**Extract provided:**
+===+
Valplantes Bio Alp Tea
is a farming co-operative for organic herb teas and medicinal plants which was established in 1987 in the French-speaking part of the Swiss Canton of Valais. Some 150 families living in Sembrancher and the surrounding mountain communities grow, gather, dry and process organic medicinal herbs in keeping with the rules and quality standards of BioSuisse, the Swiss organisation for ecological farming. In doing so, the families of farmers not only earn an important additional income; they also help to keep alive mountain communities threatened by exodus.
The diversity of herbs ranges from edelweiss, sage and mint to pimpinella, ribwort and thyme. With their Bio Alp Tea the growers, who are advised by the RAC research centre in Conthey Châteauneuf and the Ecole d'Ingénieurs (engineering university) of the Canton of Valais, have successfully brought to market the world’s first organic iced tea.
Sage and Thyme Help to Secure Jobs
The farmers not only earn an important additional income, but keep alive mountain communities threatened by exodus (Source: VALPLANTES).
The project has had a positive effect on the environment and the economy by preserving traditional jobs in agriculture through organic cultivation, protecting the Alps’s unique meadow flora, and attracting green tourism as a secondary effect. Five jobs have been created at the co-operative itself. At the annual meetings, large and small-scale producers have equal voting rights. The energy balance is also noteworthy. As no machinery can be used on the steep slopes, all the harvesting is done by hand. And the fact that the herbs are dried naturally means substantial savings of energy and transport costs.
The Valplantes Bio Tea co-operative is also an asset item for the regional value added. Each year, more than 100 tonnes of organic herbs are produced, harvested and marketed to large Swiss food chains. The co-operative boasts an annual turnover of up to €1.3million. It means that older family members and also women farmers unable to work off their farms because they have small children have an opportunity to earn a living – and preserve traditional know-how.
+===+
**Directions:**
• 1. Reproduce the stretch from "The diversity of" through "organic iced tea." in the text about the Valplantes co-operative, word for word.
• 2. Answer these questions from the text about the Valplantes co-operative:
(a) In what year was the co-operative established?
(b) Why is all the harvesting done by hand?
(c) How many tonnes of organic herbs are produced each year?
+===+
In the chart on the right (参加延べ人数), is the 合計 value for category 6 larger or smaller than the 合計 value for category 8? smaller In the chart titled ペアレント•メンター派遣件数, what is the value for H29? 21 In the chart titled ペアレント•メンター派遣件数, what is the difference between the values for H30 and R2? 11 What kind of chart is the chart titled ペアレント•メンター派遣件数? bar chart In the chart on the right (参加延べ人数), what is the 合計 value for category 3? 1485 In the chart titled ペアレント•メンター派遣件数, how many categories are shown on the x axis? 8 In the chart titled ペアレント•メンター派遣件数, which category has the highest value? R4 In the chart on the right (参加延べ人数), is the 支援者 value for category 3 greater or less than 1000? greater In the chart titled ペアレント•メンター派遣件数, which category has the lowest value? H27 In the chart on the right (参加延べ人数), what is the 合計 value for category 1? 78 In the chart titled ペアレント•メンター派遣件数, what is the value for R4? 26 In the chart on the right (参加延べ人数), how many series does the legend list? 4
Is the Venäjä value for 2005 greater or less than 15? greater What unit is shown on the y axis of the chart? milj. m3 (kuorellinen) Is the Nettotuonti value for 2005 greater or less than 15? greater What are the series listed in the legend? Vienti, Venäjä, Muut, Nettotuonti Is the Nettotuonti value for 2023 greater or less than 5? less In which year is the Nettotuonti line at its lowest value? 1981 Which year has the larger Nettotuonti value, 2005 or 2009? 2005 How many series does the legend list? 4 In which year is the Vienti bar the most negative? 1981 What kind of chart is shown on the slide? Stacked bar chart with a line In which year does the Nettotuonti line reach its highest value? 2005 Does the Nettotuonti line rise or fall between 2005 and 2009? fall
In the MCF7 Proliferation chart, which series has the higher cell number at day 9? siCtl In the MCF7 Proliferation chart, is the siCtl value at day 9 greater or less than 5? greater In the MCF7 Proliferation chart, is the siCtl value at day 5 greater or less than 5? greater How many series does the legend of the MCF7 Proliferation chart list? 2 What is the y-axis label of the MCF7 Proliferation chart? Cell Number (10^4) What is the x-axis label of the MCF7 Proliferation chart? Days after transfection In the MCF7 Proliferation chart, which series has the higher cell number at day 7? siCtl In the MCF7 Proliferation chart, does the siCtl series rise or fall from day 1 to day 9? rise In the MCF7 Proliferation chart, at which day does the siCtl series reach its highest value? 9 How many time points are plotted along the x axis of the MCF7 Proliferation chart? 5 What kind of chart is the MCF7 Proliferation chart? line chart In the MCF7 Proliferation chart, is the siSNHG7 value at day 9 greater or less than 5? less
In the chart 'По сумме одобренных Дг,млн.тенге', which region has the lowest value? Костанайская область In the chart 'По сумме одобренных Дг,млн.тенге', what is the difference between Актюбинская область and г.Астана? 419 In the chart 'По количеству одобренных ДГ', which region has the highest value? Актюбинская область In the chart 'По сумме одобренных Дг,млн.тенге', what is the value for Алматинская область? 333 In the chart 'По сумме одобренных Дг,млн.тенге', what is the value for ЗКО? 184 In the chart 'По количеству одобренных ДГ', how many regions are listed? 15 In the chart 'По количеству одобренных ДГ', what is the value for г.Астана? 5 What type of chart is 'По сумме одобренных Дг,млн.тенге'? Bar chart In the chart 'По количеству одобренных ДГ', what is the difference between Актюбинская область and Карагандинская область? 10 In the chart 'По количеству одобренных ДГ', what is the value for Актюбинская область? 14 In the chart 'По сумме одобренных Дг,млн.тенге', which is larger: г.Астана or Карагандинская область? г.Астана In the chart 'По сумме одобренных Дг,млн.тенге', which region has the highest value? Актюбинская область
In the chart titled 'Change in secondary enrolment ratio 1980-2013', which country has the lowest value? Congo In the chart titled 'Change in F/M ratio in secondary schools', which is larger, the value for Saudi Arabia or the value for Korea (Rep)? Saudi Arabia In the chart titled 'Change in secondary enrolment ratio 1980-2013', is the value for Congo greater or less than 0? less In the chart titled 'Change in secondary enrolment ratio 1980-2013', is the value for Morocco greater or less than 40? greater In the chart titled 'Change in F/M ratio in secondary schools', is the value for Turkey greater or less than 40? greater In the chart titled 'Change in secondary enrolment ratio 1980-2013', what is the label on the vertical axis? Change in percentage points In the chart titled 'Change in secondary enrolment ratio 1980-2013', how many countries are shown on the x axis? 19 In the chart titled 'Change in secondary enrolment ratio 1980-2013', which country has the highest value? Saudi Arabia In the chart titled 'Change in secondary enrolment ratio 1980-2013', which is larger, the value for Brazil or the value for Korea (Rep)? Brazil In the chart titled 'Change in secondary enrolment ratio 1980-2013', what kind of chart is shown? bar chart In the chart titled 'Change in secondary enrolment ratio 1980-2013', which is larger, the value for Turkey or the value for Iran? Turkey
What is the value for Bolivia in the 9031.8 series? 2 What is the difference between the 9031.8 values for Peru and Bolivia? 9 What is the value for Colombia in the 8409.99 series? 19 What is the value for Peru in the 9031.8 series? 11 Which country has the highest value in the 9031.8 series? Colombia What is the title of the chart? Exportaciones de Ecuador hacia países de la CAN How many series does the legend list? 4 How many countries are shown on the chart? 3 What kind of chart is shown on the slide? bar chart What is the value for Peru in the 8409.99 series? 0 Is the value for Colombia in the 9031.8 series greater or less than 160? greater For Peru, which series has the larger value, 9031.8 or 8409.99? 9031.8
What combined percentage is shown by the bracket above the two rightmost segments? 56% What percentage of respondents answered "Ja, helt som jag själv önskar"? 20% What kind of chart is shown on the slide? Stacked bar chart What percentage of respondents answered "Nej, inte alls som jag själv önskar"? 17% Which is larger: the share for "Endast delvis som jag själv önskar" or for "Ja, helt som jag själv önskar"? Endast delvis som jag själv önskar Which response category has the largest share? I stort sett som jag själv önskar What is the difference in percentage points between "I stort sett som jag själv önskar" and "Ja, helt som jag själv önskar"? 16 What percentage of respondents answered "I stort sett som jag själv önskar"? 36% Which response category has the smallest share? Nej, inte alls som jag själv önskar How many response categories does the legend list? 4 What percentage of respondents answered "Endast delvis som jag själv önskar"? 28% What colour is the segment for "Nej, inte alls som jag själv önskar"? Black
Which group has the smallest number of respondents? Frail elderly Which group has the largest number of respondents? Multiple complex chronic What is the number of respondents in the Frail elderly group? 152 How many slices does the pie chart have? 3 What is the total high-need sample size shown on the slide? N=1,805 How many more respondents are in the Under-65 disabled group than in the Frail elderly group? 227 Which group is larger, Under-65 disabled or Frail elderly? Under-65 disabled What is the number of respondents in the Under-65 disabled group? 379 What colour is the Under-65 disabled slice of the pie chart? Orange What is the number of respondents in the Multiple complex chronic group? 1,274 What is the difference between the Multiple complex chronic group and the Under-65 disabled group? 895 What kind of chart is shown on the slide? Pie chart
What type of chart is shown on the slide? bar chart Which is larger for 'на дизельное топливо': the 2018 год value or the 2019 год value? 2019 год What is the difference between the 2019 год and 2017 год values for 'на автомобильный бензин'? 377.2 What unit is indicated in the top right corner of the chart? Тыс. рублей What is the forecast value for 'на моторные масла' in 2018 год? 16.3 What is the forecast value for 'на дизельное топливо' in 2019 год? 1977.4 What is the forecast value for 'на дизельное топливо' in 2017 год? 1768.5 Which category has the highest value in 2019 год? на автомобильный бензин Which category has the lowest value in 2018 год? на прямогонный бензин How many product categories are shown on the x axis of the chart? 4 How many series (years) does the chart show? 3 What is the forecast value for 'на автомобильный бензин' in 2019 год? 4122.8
+===+
**Solutions per task:**
• 1.
The diversity of herbs ranges from edelweiss, sage and mint to pimpinella, ribwort and thyme. With their Bio Alp Tea the growers, who are advised by the RAC research centre in Conthey Châteauneuf and the Ecole d'Ingénieurs (engineering university) of the Canton of Valais, have successfully brought to market the world’s first organic iced tea.

• 2.
(a) 1987
(b) No machinery can be used on the steep slopes.
(c) More than 100 tonnes